Earning respect at the Mission’s outset | Jacques Paul Klein, Under-Secretary-General, Special Representative of the Secretary-General (2003-2005)
Jacques Paul Klein arrived in Monrovia in October 2003 as the Mission’s first Special Representative of the Secretary-General (then, Kofi Annan). With the flight of former president Charles Taylor to Nigeria, the parties in the Liberian civil war were able to come to a ceasefire agreement that paved the way for a UN peacekeeping operation.
A larger than life, cigar-smoking former US State Department official and Air Force major-general who had previously led UN peacekeeping missions in Bosnia-Herzegovina and Croatia. Klein’s tough message to any faction that aspired to violating the Accra agreement was credited with maintaining stability, while tensions remained raw.
“Klein came to earn the respect of Liberians for his no-nonsense ways and his unequivocal refusal to play favorites among the warring factions,” wrote former President Ellen Johnson Sirleaf in her autobiography. “When skirmishes in Nimba between former Government soldiers and MODEL endangered both civilians and the peace agreement, Klein sent out patrols to fly over the area and threatened, essentially to shoot anyone caught warmongering. The skirmishes stopped. “
At the time, with 15,000 peacekeepers, 1,115 police officers and nearly 2,000 civilian staff members, UNMIL was the largest peacekeeping operation going, with a budget of US$800 million. Yet Mr. Klein had to argue at the UN for further funding for the rehabilitation and reintegration of ex-combatants when donor funds lagged.

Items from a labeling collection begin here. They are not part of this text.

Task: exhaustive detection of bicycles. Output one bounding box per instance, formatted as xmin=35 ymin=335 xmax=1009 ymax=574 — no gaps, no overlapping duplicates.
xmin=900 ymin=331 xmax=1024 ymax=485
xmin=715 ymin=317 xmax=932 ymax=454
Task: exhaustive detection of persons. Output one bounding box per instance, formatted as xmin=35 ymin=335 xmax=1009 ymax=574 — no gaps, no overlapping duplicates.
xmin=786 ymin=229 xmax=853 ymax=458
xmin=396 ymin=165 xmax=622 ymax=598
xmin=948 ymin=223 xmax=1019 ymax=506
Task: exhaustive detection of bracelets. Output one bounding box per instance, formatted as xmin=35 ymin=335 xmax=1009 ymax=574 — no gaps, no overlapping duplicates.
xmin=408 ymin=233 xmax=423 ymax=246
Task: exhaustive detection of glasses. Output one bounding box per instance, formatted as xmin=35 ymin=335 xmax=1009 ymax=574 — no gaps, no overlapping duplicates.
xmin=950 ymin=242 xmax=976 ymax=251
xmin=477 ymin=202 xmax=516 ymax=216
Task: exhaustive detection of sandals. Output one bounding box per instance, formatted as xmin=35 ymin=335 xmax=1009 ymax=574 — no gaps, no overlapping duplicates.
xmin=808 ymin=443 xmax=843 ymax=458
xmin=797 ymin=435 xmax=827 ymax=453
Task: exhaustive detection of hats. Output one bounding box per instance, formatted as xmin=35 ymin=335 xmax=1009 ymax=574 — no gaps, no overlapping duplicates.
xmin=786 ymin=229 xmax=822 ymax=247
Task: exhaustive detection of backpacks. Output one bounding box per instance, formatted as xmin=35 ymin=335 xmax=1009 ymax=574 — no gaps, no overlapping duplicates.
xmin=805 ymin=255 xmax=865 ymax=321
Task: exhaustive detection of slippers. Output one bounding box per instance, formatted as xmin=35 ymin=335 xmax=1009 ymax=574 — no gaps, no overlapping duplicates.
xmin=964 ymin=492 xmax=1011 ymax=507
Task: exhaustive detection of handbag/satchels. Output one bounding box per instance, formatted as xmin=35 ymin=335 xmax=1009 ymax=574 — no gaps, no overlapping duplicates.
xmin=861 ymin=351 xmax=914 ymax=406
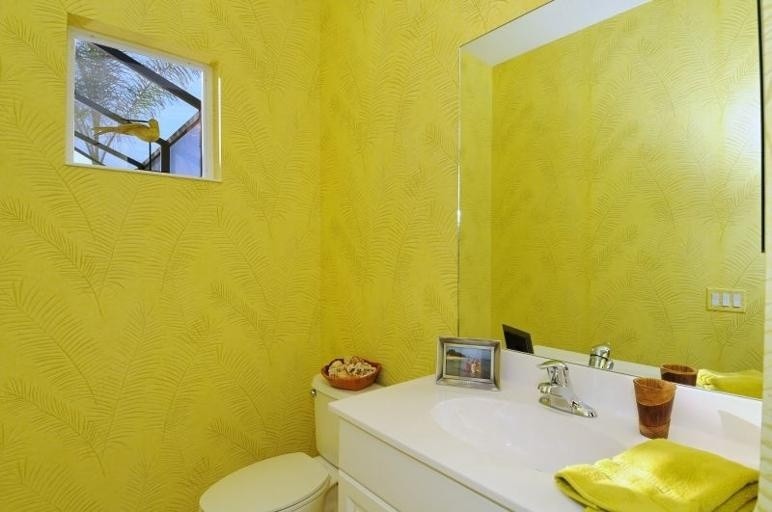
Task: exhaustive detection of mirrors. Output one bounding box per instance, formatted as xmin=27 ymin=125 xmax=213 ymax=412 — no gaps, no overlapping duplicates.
xmin=456 ymin=2 xmax=767 ymax=402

When some said the country wasn’t ready for the first round of DDR, he told a reporter in 2005: “My philosophy has always been lead, follow, or get out of my way. Because my goal was to save Liberia.”
The Mission’s goal was to re-establish the rule of law and hold free and fair elections. During Klein’s tenure as the first SRSG, the Mission disarmed and demobilized some 106,000 fighters. UNMIL helped to extend state authority throughout Liberia and along its borders. The Mission helped the Government to begin to reform and restructure the police, prison system and courts.
Some 350,000 refugees returned home from neighboring states, and the UN assisted some 450,000 internally displaced persons in returning to their homes. At the same time, under the UN’s purview, 659,000 people received daily food, and 1.4 million children were immunized against measles and polio.
The Mission registered 1.3 million voters who in December 2005 elected Africa’s first woman president, Ellen Johnson Sirleaf, who took office in January 2006. Mr. Klein continued to lobby after his departure for further restructuring of the security forces, strengthening of the judiciary, decentralization and other constitutional reforms.
“Liberia still has a long way to go,” he said in January 2017. “The Liberia-American versus native Liberian population tensions, illiteracy and the lack of substantial foreign investment continue to undermine Liberia’s future.”
As for UNMIL, which was deployed for another 12 years after his departure, he credits the thousands of personnel who served the UN in Liberia and said that, “With three presidential elections and the re-establishment of the rule of law, the Mission was a success.”
Mr. Klein has continued to speak, write and consult on international affairs.